→ **WHAT IS NEEDED**
Report how many lines in the records below contain the string "stone", where case counts. Give only the number.

(Scene-based reasoning records)
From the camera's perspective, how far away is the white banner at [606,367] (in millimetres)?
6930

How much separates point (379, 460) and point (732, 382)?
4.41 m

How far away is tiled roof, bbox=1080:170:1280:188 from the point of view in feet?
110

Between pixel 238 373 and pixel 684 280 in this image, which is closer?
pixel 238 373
...
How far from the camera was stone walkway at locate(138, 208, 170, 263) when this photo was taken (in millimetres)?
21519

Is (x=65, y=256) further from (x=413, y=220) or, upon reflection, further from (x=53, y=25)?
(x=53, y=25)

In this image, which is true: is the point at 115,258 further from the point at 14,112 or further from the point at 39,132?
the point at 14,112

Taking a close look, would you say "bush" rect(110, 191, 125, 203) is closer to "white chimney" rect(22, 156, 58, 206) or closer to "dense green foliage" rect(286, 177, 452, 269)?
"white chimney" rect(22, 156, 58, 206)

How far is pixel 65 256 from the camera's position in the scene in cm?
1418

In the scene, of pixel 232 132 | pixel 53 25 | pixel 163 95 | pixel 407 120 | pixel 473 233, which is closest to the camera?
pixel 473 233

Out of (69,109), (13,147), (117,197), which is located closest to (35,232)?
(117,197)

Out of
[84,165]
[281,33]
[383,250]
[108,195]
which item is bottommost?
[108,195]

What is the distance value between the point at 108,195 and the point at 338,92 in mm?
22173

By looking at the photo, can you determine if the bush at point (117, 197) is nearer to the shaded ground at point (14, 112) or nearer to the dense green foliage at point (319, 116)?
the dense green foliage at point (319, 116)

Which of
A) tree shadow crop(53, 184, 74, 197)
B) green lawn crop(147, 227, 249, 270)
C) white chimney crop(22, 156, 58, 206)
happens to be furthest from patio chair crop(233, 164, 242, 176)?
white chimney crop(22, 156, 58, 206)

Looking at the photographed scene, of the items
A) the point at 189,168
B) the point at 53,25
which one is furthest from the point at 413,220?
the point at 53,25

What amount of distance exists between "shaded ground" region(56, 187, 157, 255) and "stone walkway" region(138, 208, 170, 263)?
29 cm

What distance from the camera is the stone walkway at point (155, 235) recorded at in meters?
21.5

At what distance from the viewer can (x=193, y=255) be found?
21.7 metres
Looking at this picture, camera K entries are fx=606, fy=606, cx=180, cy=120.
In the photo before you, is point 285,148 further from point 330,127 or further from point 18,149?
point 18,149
* * *
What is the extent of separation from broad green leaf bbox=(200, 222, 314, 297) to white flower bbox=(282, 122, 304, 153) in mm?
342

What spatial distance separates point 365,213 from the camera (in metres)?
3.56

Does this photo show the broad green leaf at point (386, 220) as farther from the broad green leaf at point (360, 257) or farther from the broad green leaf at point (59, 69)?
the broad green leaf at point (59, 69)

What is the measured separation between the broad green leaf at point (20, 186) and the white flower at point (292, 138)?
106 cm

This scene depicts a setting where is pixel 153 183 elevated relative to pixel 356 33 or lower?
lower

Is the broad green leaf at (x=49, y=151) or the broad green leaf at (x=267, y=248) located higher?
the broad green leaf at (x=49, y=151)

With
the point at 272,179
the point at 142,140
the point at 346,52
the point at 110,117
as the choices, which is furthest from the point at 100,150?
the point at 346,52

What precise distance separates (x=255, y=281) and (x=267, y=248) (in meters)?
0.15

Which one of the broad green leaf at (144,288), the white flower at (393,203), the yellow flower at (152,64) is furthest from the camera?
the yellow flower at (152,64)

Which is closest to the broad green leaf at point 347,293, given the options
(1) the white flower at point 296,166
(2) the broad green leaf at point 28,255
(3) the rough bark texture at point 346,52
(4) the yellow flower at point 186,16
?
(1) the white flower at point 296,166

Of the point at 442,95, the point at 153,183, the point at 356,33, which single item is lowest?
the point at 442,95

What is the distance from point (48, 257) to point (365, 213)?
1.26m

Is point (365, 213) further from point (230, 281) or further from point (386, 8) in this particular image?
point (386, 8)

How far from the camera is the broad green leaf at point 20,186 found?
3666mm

→ **RESPONSE TO THIS EXERCISE**
3